La prima tratta - in rettilineo - tra i comuni altoatesini di Bronzolo e di Ora - ha visto l'installazione di due tipi diversi di smorzatori di vibrazioni, rispettivamente della Schrey & Veit Srl di Sprendlingen (DE) e della Tata commercializzati dalla ditta olandese Uuden Bv di Arnhem.

La seconda tratta - in curva - nel territorio comunale di Laion, adiacente all'abitato di Chiusa, ha visto l'installazione di un impianto di lubrificazione delle rotaie della P.A.L. Italia di Novate Milanese (IT), che ha utilizzato lubrificanti della ditta Lincoln.

Gli smorzatori, anche denominati ammortizzatori, sono sistemi in gomma e acciaio che si montano su entrambe i lati alla sagoma delle due rotaie a intervalli regolari oppure tra una traversina e l'altra.

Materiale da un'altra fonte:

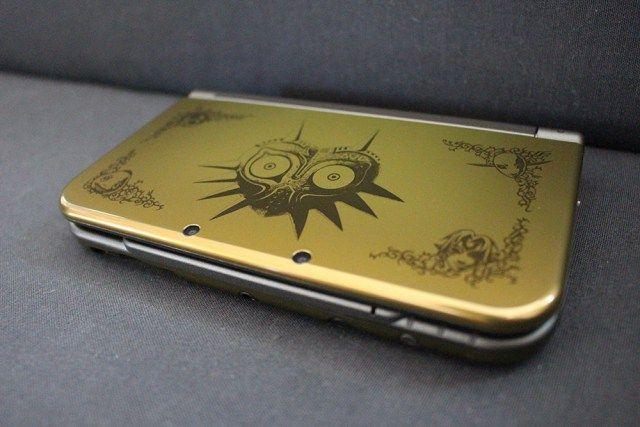 New Nintendo 3DS XL Zelda Majora's Mask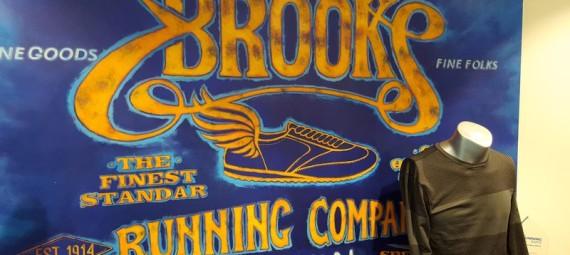 »– I…ronBut Run « I BrooksC'est Chez Happy drCxsthQ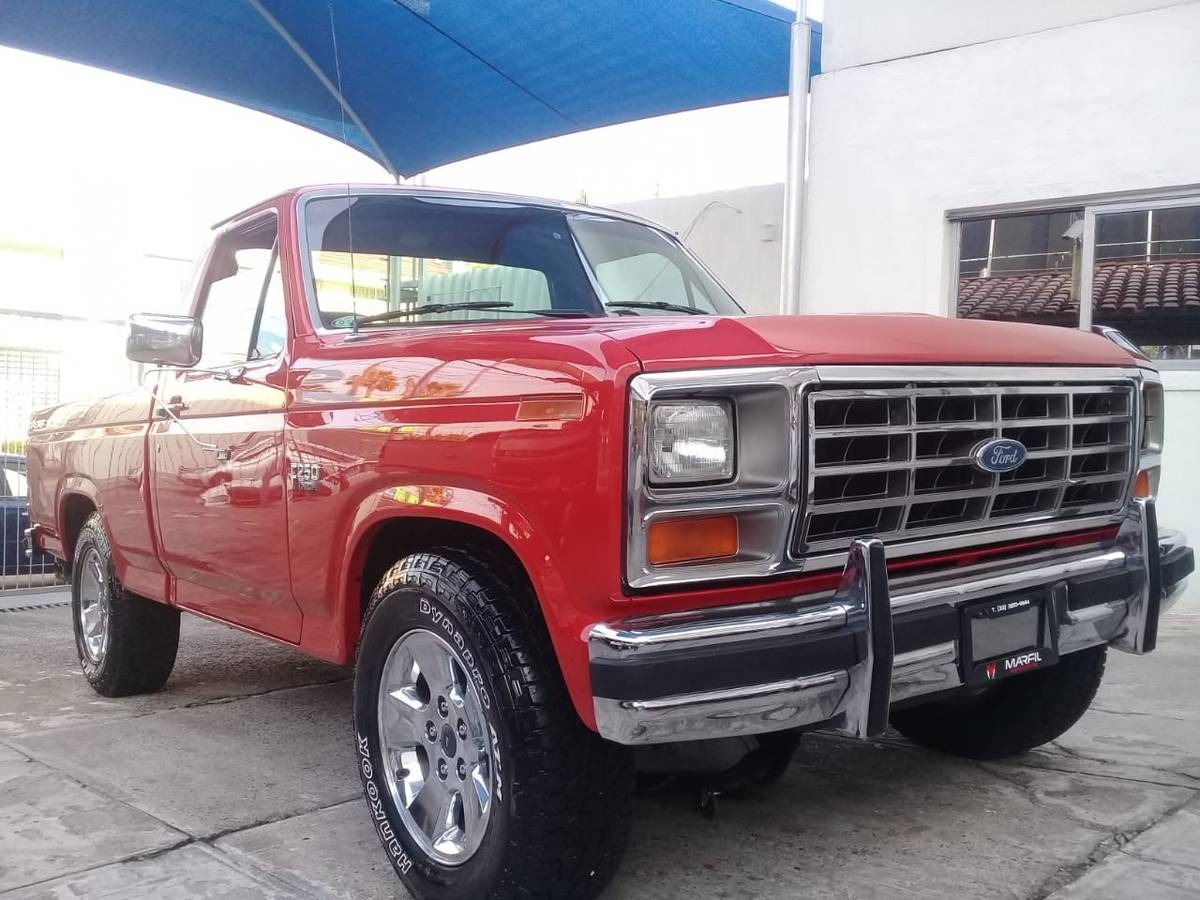 Used 1983 Ford F250 -COMPLETE RESTORATION - RUST FREE TRUCK - SHOW READY - | Mundelein, IL
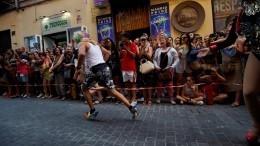 «Налабутенах»: Представители ЛГБТ пробежались втуфлях поцентру Мадрида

Il passaggio delle ruote metalliche del treno fa vibrare le rotaie provocando il classico sferragliamento ma gli smorzatori sono in grado di assorbire tali vibrazioni. Già utilizzati all'estero, gli smorzatori non sono ancora omologati in Italia. I test di misurazione, che verranno eseguiti da qui in avanti, con la collaborazione dell'Università tecnica di Berlino (settore veicoli rotabili) per l'analisi e le misure. La sperimentazione dovrebbe costituire un primo passo verso l'omologazione di questa soluzione.

Più in dettaglio, tra i comuni di Bronzolo e Ora, su un tratto di binario lineare, sono stati testati due differenti tipi di smorzatori: su un primo segmento lungo 100 metri è stato montato un tipo di ammortizzatore, un secondo tratto rimane sprovvisto e nel terzo segmento di 100 metri è applicato l'altro tipo di smorzatore.


I lubrificatori sono costituiti da cosiddetti "wiper" cioè congegni che servono per rilasciare del grasso lubrificante sul bordo della rotaia e da un sistema pompante del grasso con alimentazione elettrica autonoma. I sistemi lubrificanti sono posizionati sul territorio comunale di Laion, vicino all'abitato di Chiusa, in un tratto ferroviario con 2 binari curvilinei con senso di marcia opposto. I wiper sono montati sul bordo interno della rotaia che disegna la parabola più esterna, all'ingresso in curva di entrambe i binari. Le ruote del treno al loro passaggio trasportano e spalmano il lubrificante lungo la rotaia attenuando così l'attrito e il rumore.

In curva la forza centrifuga spinge i vagoni verso la rotaia esterna, inoltre la differenza di percorso tra la rotaia interna ed esterna e la rigidità degli assali dei convogli provocano un considerevole aumento dell'attrito tra ruota e binari, il quale causa un'usura particolare delle rotaie e influisce sensibilmente sulla rumorosità. Fino ad ora il sistema, già omologato in Italia, viene usato da Rfi per proteggere i binari dall'usura. Ma in caso di risultati positivi, il progetto potrebbe portare alla decisione di utilizzare il sistema lubrificante in altri tratti curvilinei lungo la linea ferrovia del Brennero. Anche in questo caso, l'Università tecnica di Berlino fornisce la consulenza per l'esecuzione dell'analisi e delle misure.